In sixth grade, my best friend “went out” with a boy all year, only to suffer heartbreak when he posted on AIM: “Do I want a companion for the summer? …Nah.” She proceeded to find her current boyfriend only two years later, and they’ve been together ever since, even sticking by each other’s sides through those awkward braces-and-acne years. I wasn’t so lucky.
Modern dating. Oxymoron? Perhaps. Living nightmare? Definitely.
The demise of dating has been documented both by respectable publications (CNN, “The New York Times” and Elle Woods’ Bible, “Cosmopolitan”), as well as the marked rise in hookup apps masquerading as matchmakers. The takeaway: the idea of traditional dating — think Sandy and Danny in “Grease”, minus the musical numbers and excessive hair product — is dead. Done-zo. Kaput. This means floundering for alternatives, namely casual hookups and the “dating” apps that encourage them.
Admittedly, I gave Tinder a shot this summer. More telling than the numerous requests for explicit photos was my lack of surprise in receiving them; you know things are bad when you think you’ve found the one after he asks you what toppings you like on your Chipotle burrito bowl.
So what’s to blame: our generation’s cultural mindset on romance, or perhaps the technology we’ve grown accustomed to having?

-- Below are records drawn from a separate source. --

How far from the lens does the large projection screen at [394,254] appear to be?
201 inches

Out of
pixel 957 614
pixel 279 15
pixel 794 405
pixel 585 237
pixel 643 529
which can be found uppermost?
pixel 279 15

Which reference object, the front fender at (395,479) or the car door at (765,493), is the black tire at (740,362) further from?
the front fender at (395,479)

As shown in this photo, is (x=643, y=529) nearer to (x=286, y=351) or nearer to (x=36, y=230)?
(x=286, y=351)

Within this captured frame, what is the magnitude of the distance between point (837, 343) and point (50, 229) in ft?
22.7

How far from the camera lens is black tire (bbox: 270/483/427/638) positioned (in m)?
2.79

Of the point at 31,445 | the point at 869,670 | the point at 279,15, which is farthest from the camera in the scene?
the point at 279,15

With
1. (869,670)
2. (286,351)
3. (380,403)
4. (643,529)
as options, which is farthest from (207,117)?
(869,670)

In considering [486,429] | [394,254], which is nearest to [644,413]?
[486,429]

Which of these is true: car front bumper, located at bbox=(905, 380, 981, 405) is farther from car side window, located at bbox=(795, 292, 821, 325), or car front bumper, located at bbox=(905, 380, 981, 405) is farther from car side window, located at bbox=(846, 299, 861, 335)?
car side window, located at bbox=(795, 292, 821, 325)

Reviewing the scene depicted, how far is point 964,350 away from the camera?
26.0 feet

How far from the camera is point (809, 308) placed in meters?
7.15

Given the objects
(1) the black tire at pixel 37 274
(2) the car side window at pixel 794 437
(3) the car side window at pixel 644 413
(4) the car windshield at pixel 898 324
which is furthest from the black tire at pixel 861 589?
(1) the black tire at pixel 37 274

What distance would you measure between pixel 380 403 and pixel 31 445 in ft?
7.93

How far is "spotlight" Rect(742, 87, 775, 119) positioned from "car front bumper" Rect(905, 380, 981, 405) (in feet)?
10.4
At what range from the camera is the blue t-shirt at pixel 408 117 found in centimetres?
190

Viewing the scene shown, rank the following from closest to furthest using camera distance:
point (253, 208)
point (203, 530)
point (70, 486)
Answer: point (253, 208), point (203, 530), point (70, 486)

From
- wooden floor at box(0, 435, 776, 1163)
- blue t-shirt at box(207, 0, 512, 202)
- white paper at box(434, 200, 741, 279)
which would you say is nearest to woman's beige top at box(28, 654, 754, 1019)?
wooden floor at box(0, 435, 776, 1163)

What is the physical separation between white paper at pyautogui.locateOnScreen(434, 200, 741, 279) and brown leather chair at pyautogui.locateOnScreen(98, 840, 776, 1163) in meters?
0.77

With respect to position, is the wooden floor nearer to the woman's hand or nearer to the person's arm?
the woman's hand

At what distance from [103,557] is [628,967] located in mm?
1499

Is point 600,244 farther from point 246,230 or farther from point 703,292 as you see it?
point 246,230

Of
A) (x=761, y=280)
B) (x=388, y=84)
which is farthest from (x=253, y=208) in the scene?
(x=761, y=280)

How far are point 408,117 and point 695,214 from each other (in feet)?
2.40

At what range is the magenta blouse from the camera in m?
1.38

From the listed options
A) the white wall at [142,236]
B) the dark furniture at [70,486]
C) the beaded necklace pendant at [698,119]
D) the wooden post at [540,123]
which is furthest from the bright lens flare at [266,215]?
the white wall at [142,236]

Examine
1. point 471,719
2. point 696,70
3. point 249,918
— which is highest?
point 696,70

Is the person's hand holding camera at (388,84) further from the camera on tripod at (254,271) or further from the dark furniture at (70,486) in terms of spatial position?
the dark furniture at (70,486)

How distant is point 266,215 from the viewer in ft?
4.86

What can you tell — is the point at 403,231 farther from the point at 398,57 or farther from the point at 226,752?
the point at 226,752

I’m certain that I can blame Google for some of the cringe-worthy opening lines I got on Tinder (a sampling: “My third favorite thing to eat in bed is pizza”), but it’s difficult to point to a direct cause.

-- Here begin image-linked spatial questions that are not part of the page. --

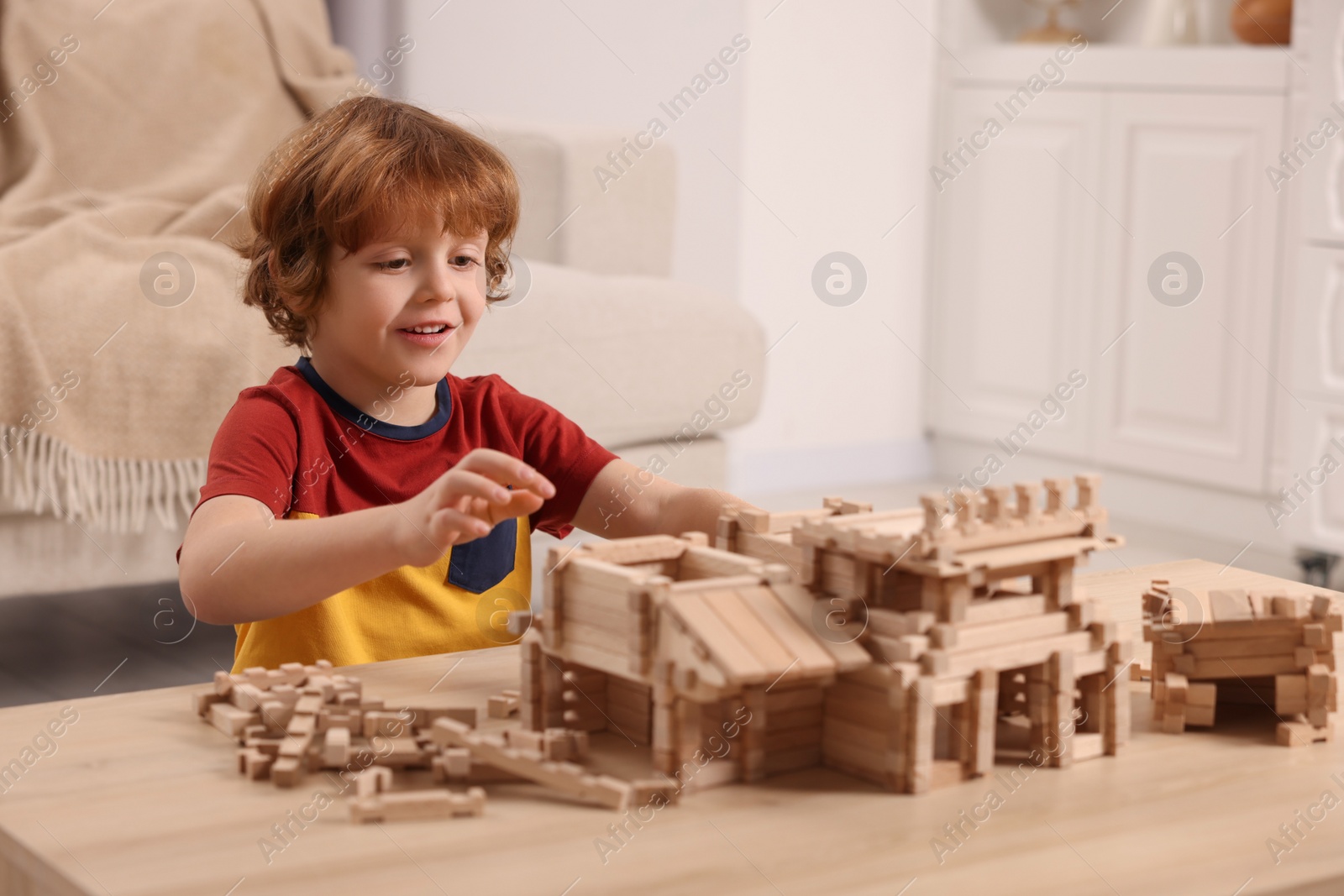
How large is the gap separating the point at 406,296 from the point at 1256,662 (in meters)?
0.56

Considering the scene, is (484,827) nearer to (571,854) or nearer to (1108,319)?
(571,854)

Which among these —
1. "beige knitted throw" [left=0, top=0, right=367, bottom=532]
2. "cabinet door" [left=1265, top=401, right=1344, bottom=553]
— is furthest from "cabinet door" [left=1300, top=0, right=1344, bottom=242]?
"beige knitted throw" [left=0, top=0, right=367, bottom=532]

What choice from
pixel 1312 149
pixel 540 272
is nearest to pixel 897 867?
pixel 540 272

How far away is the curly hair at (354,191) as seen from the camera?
3.31ft

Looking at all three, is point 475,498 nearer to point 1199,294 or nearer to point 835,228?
point 1199,294

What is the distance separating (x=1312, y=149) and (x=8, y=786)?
2.34 m

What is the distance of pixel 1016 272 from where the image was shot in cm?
315

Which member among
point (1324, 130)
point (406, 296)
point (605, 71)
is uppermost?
point (605, 71)

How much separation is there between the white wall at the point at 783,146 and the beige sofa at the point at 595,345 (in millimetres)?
579

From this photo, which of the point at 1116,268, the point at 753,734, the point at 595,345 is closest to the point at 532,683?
the point at 753,734

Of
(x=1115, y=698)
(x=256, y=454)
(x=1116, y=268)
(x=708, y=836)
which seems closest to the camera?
(x=708, y=836)

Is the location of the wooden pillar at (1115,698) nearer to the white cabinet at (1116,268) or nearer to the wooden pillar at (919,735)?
the wooden pillar at (919,735)

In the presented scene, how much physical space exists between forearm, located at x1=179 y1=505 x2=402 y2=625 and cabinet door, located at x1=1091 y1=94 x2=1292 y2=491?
7.14 feet

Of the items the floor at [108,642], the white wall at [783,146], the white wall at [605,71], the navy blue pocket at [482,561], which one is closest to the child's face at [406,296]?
the navy blue pocket at [482,561]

Are we simply too busy with school and work to put effort into a relationship that goes beyond “Netflix and chill ;)” and other thinly veiled booty calls? Or maybe we’ve been desensitized completely by a dating process that began with AIM going-away messages as relationship statuses, and we lack the communication skills necessary to initiate a real-life date.
Personally, my palms sweat at the mere thought of making a phone call and hearing a real human voice on the other end, and not even texting is an anxiety-free experience.

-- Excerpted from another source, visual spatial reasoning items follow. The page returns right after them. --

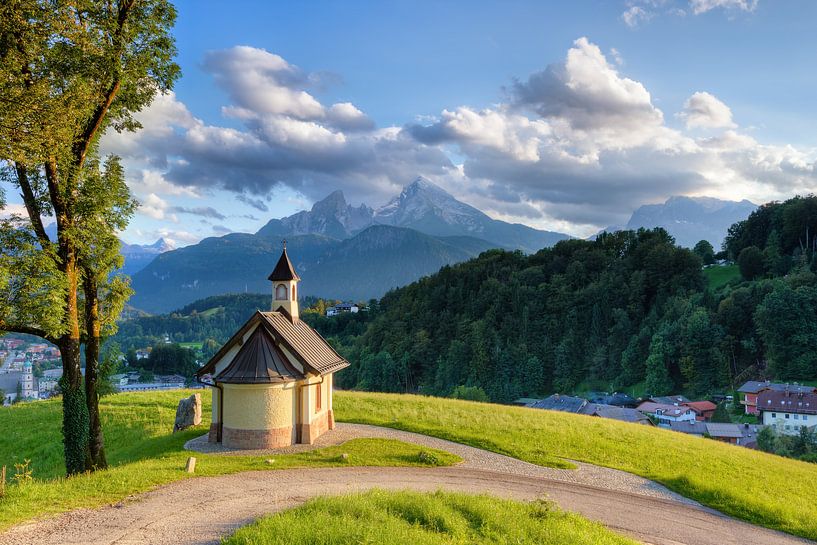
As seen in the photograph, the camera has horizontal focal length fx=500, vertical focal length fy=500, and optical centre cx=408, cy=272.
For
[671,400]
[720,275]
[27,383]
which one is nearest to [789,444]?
[671,400]

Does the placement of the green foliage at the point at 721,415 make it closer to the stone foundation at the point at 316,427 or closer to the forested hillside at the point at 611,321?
the forested hillside at the point at 611,321

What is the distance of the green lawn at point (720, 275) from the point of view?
364ft

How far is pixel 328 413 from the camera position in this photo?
27719 mm

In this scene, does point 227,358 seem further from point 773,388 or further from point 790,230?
point 790,230

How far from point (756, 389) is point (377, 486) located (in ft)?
256

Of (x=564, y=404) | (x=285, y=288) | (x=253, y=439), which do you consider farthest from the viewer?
(x=564, y=404)

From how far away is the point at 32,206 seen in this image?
1839 cm

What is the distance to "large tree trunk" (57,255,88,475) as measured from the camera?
18438mm

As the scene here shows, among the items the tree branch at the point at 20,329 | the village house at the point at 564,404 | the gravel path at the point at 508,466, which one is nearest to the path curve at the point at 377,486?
the gravel path at the point at 508,466

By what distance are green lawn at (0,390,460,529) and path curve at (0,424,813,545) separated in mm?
819

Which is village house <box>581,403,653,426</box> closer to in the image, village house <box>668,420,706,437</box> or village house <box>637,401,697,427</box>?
village house <box>668,420,706,437</box>

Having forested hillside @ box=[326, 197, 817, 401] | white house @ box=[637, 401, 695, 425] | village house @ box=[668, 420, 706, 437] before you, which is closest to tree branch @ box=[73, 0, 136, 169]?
village house @ box=[668, 420, 706, 437]

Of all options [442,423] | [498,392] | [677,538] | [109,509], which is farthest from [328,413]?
[498,392]

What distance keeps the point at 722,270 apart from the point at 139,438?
5128 inches
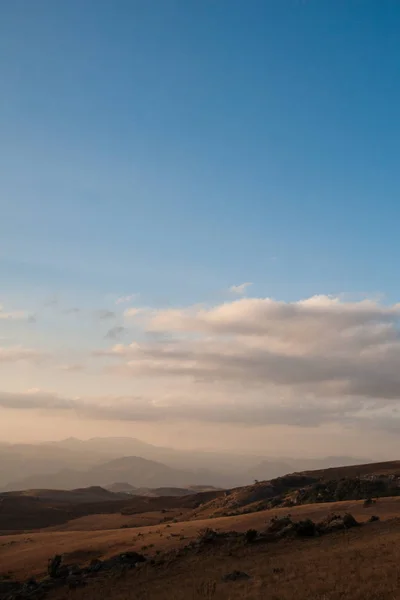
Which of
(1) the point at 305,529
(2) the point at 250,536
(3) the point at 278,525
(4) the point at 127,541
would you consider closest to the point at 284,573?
(2) the point at 250,536

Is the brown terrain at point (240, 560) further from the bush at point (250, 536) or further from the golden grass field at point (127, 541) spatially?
the bush at point (250, 536)

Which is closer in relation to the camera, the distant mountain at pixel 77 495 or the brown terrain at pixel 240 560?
the brown terrain at pixel 240 560

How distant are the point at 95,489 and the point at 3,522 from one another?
9357 centimetres

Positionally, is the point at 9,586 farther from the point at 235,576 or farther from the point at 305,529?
the point at 305,529

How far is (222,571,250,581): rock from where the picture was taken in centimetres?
2428

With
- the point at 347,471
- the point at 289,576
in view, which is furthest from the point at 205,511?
the point at 289,576

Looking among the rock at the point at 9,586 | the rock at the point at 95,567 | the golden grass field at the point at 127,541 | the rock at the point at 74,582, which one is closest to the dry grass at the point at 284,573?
the rock at the point at 74,582

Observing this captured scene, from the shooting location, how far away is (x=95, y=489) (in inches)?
6737

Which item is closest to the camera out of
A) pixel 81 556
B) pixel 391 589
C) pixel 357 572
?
pixel 391 589

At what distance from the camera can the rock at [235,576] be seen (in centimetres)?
2428

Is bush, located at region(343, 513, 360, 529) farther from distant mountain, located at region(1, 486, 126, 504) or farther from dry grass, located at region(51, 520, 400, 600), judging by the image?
distant mountain, located at region(1, 486, 126, 504)

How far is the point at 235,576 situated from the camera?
24.5 m

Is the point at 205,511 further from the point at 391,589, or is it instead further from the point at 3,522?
the point at 391,589

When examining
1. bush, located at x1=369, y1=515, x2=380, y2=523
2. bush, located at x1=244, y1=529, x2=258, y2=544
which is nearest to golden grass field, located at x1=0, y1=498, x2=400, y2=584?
bush, located at x1=369, y1=515, x2=380, y2=523
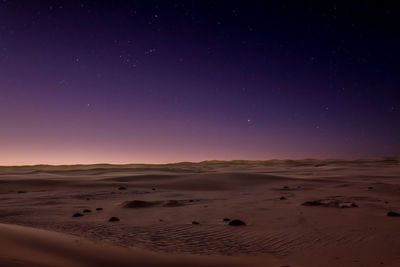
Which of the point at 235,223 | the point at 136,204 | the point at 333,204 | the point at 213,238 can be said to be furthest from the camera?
the point at 136,204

It’s now a competition of “Who Cares Less,” a game in which one attempts to appear simultaneously ambivalent and interested. An alternate name is “This Is Impossible, and I Hate It.” Even defining the relationship is far from a given. Gone are “going steady” pins and rings; it’s a miracle if you reach a label more concrete than “we’re talking.”
Maybe this is simply the wave of the future, and I’ve watched too many Katherine Heigl movies to have realistic expectations about romance, but I can’t help but think that earlier generations had it right. Bring back dinner and movie nights, awkward “define the relationship” talks, and most importantly, honesty! If you take away nothing else from this article, remember never to tell a girl that what you have is real only to break her heart with a cold-as-ice AIM status.
Cameron Murphy is a Confusion Corner columnist who enjoys Netflix and chilling in a literal sense. She is not on Tinder.